Comment by wvbdmp

Comment by wvbdmp 10 hours ago

6 replies

Eh, sometimes you need a quick fix and it’s just extremely concise and readable. I’ll take an INNER JOIN over EXISTS (nice but insanely verbose) or CROSS APPLY (nice but slow) almost every time. Obviously you have to know what you’re dealing with, and I’m mostly talking about reporting, not perf critical application code.

Distinct is also easily explained to users, who are probably familiar with Excel’s “remove duplicate rows”.

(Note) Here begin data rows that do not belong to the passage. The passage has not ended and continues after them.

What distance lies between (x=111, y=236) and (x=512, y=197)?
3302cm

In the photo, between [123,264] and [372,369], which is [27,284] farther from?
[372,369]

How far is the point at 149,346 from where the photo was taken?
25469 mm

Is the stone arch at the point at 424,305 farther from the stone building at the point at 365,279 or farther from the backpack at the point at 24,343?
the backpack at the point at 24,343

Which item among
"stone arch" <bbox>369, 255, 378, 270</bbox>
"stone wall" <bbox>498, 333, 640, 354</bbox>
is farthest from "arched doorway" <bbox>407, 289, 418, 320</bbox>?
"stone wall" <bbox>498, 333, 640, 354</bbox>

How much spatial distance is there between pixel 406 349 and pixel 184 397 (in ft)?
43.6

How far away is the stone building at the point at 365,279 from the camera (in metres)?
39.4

It can also be great for exploring unfamiliar databases. I ask applicants to find stuff in a database they would never see by scrolling, and you’d be surprised how many don’t find it.

Sesse__ 10 hours ago

The less verbose way of doing semijoins is by an IN subquery.

  • wvbdmp 9 hours ago

    >subquery

    >less verbose

    Well…

    In any case, it depends. OP nicely guarded himself by writing “overusing”, so at that point his pro-tip is just a tautology and we are in agreement: not every use of DISTINCT is an immediate smell.

    • Sesse__ 9 hours ago

      What do you mean? Here are your real alternatives for doing a semijoin (assuming ANSI SQL, no vendor extensions):

        SELECT * FROM t1 WHERE EXISTS ( SELECT * FROM t2 WHERE t2.x = t1.x );
        SELECT * FROM t1 WHERE x IN ( SELECT x FROM t2 );
        SELECT * FROM t1 JOIN ( SELECT DISTINCT x FROM t2 ) s1 USING (x);
      
      Now tell me which one of these is the less verbose semijoin?

      You could argue that you could fake a semijoin using

        SELECT DISTINCT * FROM t1 JOIN t2 USING (x);
      
      or

        SELECT * FROM t1 JOIN t2 USING (x) GROUP BY t1.*;
      
      but it doesn't give the same result if t1 has duplicate rows, or if there is more than one t2 matching t1. (You can try to fudge it by replacing * with something else, in which case the problem just moves around, since “duplicate rows” will mean something else.)
      • wvbdmp 8 hours ago

        No, sorry, you’re certainly correct, I just meant that any subqueries are generally crazy verbose. And then you usually want additional Where clauses or even Joins in there, and it starts to stop looking like a Where clause, so I’m often happy when I can push that logic into From.